------ 読解用抜粋 ------

京商会頭――奉仕で真の京都人に 伝統産業復興へ一肌脱ぐ
京セラ名誉会長 稲盛和夫(26)


 1994年(平成6年)の暮れ、京都商工会議所の会頭だった塚本幸一ワコール会長に呼び出された。「京都の建都1200年事業も滞りなく終わったし、ここらで会頭職を君にバトンタッチしたい」

 当時、私は副会頭だったが、会議にはほとんど出ていなかった。財界活動は自己顕示欲の強い人がやるもので、自分には関係ないとこの話も即座に断った。塚本さんは「会頭人事は京都の経済界の浮沈にかかわる。なりたい人がなればよいというのは大きな心得違いだ。自分の会社ばかりが大事で、地元のために奉仕するのがそんなにいやか」という。

 これにはカチンときた。社会貢献というなら多くの実績がある。その上、「京セラがここまで立派になるには有形無形に京都の人々のお世話になったはずだ。もういい加減に恩返しする時ではないか」といわれて覚悟を決めた。

 95年1月に会頭に就任、任期途中だが、今年2月に退任するまで6年間務めた。日本商工会議所(日商)の副会頭も兼務となり、片手間仕事とはいかない。実際、京都は問題が山積していた。

 京都経済は西陣織や室町に代表される和装産業が大きな比重を占めていた。生活慣習の変化に伴い、和装着用の機会が減り、売り上げが極端に落ち込んでいたため、京都商工会議所から全国の産地に向けて「きものサミット」の開催を提唱した。産地の方々に集まってもらい、和装を後世にどう伝えていくべきか、和装業界をいかに活性化すべきかを議論した。

------ 元資料 ------

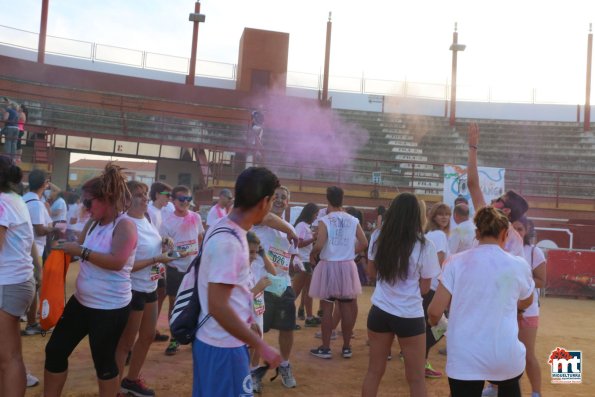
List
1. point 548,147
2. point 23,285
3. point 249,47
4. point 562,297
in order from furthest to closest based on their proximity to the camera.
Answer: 1. point 249,47
2. point 548,147
3. point 562,297
4. point 23,285

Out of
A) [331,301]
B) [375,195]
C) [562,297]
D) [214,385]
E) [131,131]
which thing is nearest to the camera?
[214,385]

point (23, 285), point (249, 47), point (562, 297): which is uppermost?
point (249, 47)

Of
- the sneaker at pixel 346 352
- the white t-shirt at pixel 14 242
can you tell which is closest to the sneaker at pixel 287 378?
the sneaker at pixel 346 352

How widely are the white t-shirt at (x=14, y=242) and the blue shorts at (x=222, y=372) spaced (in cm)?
170

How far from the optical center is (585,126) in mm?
24656

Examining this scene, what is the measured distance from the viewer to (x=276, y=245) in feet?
15.5

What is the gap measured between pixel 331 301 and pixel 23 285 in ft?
11.0

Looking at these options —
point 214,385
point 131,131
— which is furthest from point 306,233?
point 131,131

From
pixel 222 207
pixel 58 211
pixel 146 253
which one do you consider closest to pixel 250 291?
pixel 146 253

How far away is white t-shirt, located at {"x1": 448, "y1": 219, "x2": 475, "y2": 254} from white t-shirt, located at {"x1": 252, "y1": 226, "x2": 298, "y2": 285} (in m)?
2.29

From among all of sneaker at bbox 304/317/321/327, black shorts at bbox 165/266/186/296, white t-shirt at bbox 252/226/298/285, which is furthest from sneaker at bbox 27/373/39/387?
sneaker at bbox 304/317/321/327

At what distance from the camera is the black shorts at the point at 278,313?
4.67 metres

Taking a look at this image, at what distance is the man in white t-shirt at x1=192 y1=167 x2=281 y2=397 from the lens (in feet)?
7.18

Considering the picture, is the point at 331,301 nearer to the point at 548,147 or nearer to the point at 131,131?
the point at 131,131
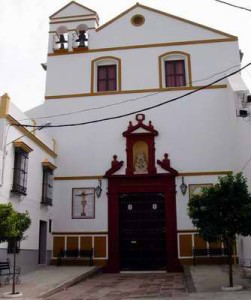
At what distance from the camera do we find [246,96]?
15.1 m

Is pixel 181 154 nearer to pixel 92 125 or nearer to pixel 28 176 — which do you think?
pixel 92 125

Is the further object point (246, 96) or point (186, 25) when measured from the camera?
point (186, 25)

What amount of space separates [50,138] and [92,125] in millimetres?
2029

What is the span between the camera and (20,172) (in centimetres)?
1539

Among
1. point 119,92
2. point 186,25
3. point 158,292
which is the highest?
point 186,25

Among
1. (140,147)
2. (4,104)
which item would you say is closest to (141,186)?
(140,147)

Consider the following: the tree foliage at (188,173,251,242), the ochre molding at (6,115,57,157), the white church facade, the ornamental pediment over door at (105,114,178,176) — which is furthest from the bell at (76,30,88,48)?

------

→ **ねらい 1**:
本文について、次の問いに答えてください。
(a) 塚本幸一はどの会社の会長でしたか。
(b) 京都商工会議所の会頭を何年間務めましたか。
(c) 京都商工会議所が全国の産地に向けて開催を提唱した催しは何ですか。
→ **ねらい 2**:
行の中から、文字列"furthest"を含む行をすべて抜き出してください。大文字と小文字は区別します。
本文と行は、それぞれ別の出典から取られています。

→ **解答全文 1**:
(a) ワコール
(b) 6年間
(c) きものサミット

→ **解答全文 2**:
in order from furthest to closest based on their proximity to the camera.
— which is furthest from point 306,233?
From among all of sneaker at bbox 304/317/321/327, black shorts at bbox 165/266/186/296, white t-shirt at bbox 252/226/298/285, which is furthest from sneaker at bbox 27/373/39/387?
Consider the following: the tree foliage at (188,173,251,242), the ochre molding at (6,115,57,157), the white church facade, the ornamental pediment over door at (105,114,178,176) — which is furthest from the bell at (76,30,88,48)?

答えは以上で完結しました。